O PSDB — que elegeu 99 deputados federais em 1998 — caiu para 71 em 2002, 66 em 2006 e 53 em 2010. No Senado, sua bancada oscilou de 16 membros em 1998 para 14 em 2002, 15 em 2006 e apenas dez neste ano. “Não adianta tapar o sol com a peneira. É assim que acontece em todo lugar: a derrota eleitoral tem consequências”, cobrou no Valor o sociólogo Alberto Carlos de Almeida, um dos mais influentes entre os tucanos.

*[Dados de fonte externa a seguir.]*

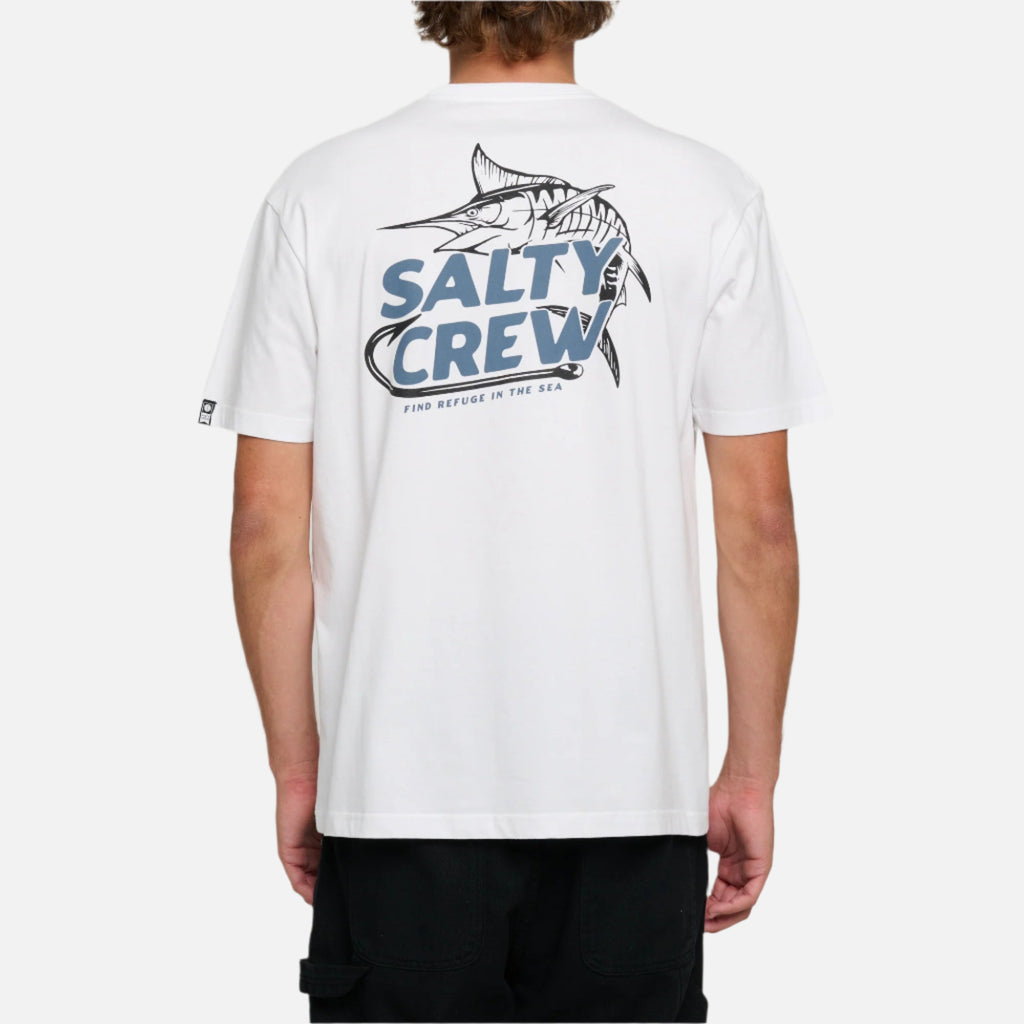 Salty Crew Hook Up Premium Tee - White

“Existem responsáveis pela derrota. Se aqueles na direção nacional do PSDB que apoiaram a escolha de Serra não fizerem isso, eles deveriam aproveitar o ensejo e mudar o nome do órgão máximo do comando do partido de executiva nacional para oligarquia nacional. Somente a oligarquização de um partido pode explicar a falta de renovação diante de três derrotas nacionais consecutivas”, provoca Almeira. “É preciso mudar de rumo. Para que isso seja feito, é preciso mudar os dirigentes, em particular os dirigentes serristas.”

Antes da luta interna

Mas como começar a se apresentar como oposição nestes novos tempos? A direção expressou que o PSDB, antes de tudo, criticará “com vigor” a proposta de recriação da CPMF. Faltou tramar melhor esse “vigor” com o governador Teotônio Vilela — que vai seguir o partido, mas admitiu que a CPMF é, sim, um imposto “benéfico” aos governos estaduais e à população. “Que a saúde de Alagoas ganharia com a CPMF, ganharia. Mas minha posição vai ficar em sintonia com a dos outros governadores”, afirmou Vilela ao fim da reunião.

A falta de sintonia é um presságio. Se houvesse um documento para apontar os resultados da primeira reunião da direção tucana após o fracasso eleitoral de 2010, o texto se limitaria a uma carta de intenções. O temor de novas reuniões esvaziadas, sem poder deliberativo, incomoda as principais lideranças tucanas. E o pior ainda está por vir: a luta interna entre Serra e Aécio mal começou.